— start Supplied data —

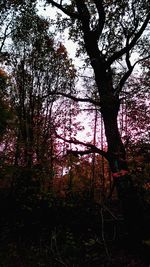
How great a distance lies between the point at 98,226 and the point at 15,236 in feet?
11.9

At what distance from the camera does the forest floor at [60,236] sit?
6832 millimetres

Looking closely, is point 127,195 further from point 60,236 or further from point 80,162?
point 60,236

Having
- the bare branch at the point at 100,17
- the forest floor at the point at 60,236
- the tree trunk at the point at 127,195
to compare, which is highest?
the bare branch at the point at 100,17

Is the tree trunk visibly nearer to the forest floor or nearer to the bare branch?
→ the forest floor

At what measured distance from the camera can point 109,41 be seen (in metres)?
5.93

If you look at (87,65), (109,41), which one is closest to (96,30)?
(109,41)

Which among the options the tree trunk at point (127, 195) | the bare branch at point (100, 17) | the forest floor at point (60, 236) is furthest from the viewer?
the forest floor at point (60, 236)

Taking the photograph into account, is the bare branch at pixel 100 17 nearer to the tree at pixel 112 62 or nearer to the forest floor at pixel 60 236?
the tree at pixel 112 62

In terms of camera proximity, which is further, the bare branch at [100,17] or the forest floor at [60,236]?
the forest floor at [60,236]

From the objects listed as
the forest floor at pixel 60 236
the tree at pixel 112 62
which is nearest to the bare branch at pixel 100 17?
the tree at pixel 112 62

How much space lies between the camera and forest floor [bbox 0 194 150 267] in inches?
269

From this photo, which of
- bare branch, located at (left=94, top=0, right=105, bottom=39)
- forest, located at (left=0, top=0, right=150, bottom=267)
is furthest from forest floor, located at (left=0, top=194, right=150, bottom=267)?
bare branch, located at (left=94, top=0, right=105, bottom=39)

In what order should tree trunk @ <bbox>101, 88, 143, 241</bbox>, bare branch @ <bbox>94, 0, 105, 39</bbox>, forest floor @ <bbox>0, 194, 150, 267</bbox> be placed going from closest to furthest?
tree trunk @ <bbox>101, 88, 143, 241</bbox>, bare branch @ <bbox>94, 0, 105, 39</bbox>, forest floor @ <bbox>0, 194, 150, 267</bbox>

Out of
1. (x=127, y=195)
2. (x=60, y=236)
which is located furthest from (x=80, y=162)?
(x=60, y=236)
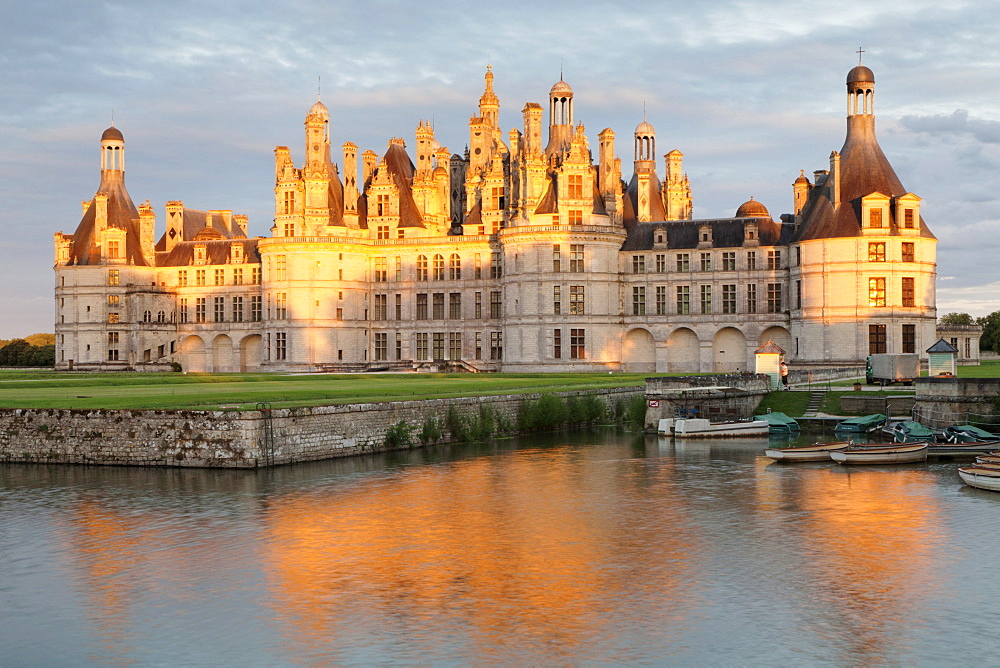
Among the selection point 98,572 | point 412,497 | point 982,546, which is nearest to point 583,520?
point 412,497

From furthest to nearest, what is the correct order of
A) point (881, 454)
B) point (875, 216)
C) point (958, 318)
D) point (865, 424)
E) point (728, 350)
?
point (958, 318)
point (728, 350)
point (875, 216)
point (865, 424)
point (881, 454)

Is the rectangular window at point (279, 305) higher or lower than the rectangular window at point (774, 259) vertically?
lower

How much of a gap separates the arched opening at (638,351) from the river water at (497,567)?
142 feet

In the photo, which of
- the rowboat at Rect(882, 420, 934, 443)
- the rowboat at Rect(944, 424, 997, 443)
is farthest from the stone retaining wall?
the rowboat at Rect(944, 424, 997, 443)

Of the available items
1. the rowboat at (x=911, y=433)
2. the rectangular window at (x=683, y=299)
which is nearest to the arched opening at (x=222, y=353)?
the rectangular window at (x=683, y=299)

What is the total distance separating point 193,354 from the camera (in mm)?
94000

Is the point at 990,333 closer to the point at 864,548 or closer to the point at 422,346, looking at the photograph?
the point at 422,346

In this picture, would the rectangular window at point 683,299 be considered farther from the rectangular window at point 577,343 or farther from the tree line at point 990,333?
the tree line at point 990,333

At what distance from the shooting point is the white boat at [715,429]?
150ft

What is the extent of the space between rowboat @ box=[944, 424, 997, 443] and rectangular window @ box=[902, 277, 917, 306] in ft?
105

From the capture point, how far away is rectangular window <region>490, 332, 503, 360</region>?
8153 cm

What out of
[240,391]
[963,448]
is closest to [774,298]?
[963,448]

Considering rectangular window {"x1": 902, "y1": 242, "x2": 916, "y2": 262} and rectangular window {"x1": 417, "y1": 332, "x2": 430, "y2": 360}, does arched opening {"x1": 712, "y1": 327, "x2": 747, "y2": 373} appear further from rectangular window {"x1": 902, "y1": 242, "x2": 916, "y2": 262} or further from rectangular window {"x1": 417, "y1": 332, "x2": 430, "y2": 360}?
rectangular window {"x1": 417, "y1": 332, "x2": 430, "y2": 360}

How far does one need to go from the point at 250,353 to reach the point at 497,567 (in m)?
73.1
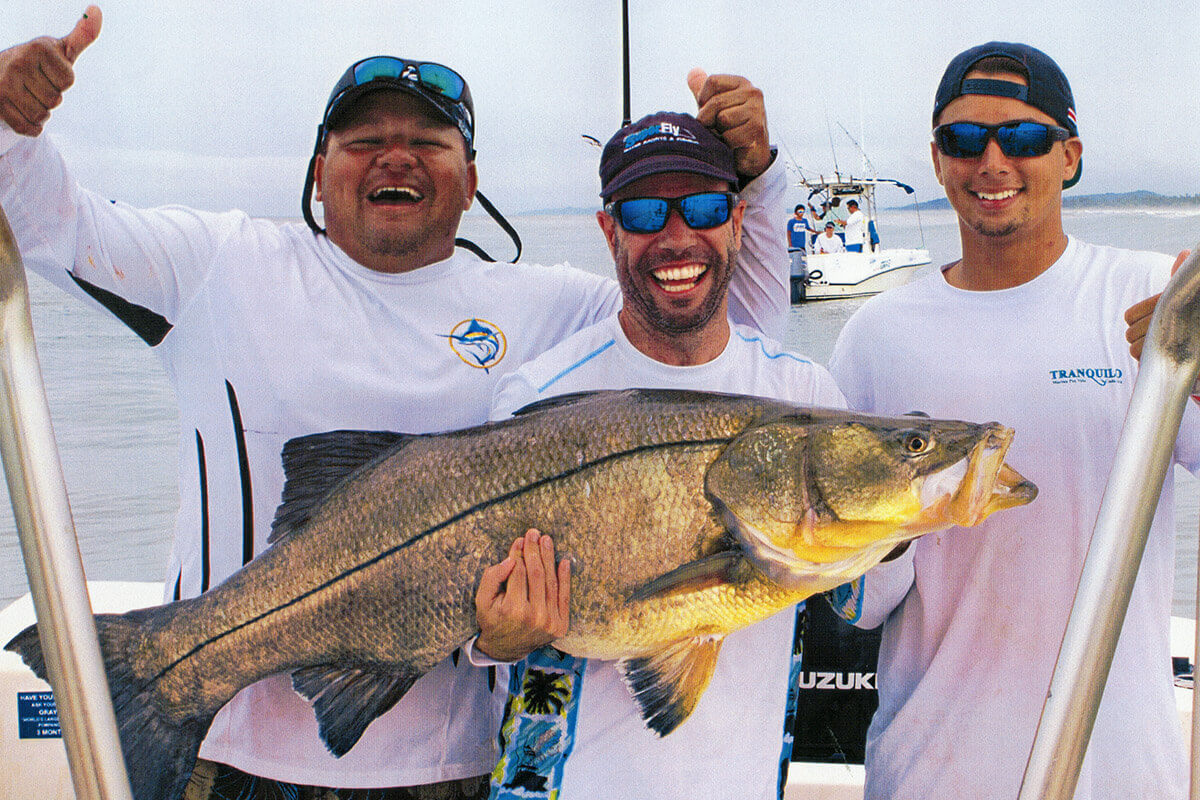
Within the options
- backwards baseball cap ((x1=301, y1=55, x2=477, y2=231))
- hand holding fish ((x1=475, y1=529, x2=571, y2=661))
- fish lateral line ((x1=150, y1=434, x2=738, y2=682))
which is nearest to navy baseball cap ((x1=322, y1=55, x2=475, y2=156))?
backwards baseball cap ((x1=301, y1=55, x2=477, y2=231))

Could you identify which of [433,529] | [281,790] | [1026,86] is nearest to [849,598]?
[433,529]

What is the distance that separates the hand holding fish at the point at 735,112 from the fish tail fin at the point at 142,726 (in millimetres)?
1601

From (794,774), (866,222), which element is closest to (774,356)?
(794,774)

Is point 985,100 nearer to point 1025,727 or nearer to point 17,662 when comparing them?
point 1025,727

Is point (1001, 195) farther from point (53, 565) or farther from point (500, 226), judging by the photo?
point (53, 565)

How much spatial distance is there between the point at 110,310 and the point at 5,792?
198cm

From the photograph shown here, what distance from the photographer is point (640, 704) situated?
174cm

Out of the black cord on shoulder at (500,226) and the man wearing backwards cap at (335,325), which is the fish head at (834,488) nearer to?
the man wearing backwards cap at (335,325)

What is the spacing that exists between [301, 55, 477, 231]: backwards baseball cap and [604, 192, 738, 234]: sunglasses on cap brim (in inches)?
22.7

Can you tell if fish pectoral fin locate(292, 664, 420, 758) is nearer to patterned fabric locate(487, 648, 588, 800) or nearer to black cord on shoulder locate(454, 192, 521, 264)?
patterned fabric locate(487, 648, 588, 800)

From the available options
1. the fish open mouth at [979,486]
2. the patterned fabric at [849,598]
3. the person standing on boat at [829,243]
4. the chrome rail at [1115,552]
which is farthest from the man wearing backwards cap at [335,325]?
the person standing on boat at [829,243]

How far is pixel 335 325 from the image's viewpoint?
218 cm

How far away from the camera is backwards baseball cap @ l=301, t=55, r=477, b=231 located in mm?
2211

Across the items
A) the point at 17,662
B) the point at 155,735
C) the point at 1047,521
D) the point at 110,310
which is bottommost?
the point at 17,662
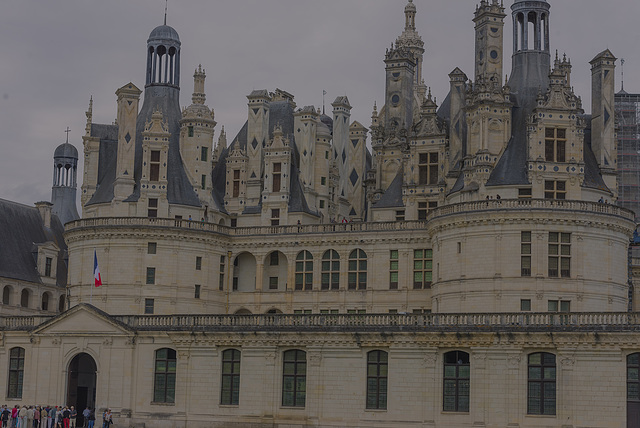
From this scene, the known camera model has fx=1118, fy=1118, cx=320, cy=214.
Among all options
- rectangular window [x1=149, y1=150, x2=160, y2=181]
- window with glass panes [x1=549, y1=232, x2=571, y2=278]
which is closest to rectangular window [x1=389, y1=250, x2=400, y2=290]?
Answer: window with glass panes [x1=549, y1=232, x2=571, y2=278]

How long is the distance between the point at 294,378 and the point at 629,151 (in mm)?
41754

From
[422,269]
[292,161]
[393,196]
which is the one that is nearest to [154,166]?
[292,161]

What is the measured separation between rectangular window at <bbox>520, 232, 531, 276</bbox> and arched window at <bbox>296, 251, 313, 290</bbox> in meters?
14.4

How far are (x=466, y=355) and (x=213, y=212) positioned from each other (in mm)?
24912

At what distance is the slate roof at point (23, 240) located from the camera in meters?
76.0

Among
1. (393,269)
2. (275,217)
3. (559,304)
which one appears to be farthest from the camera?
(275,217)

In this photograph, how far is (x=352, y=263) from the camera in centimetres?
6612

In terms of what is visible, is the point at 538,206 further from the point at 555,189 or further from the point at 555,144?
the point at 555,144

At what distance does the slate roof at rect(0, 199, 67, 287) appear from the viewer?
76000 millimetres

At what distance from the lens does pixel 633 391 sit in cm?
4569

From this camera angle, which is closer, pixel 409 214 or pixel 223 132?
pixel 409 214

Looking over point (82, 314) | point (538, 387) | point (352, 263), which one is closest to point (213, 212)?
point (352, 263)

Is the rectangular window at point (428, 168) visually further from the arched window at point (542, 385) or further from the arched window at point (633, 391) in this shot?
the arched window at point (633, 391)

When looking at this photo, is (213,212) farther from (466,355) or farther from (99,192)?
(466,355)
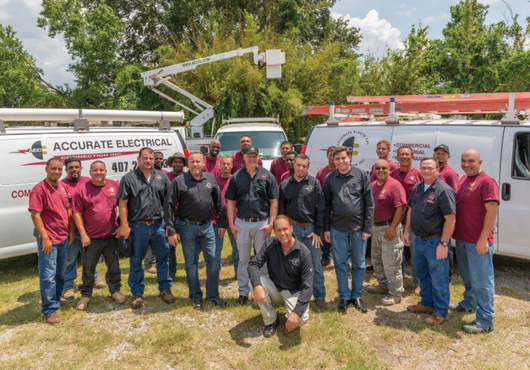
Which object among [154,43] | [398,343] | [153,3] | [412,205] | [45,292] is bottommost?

— end Supplied data —

* Written instruction *
Copy out the rows above word for word, starting at the line that contains "At what distance from the lens" and continuing through the last row, with both ends included. Leave the pictures out of your copy.

* Task answer *
At what distance from the lens does pixel 633 391 sit in cm?
4569

From this camera angle, which is closer, pixel 409 214 or pixel 223 132?
pixel 409 214

Looking over point (82, 314) | point (538, 387) | point (352, 263), which one is closest to point (213, 212)?
point (352, 263)

Is the rectangular window at point (428, 168) visually further from the arched window at point (542, 385) or further from the arched window at point (633, 391) in this shot?
the arched window at point (633, 391)

When looking at this photo, is (213,212) farther from (466,355) or farther from (99,192)?
(466,355)
Which object among [154,43] | [398,343] | [153,3] | [412,205] | [45,292] is bottommost?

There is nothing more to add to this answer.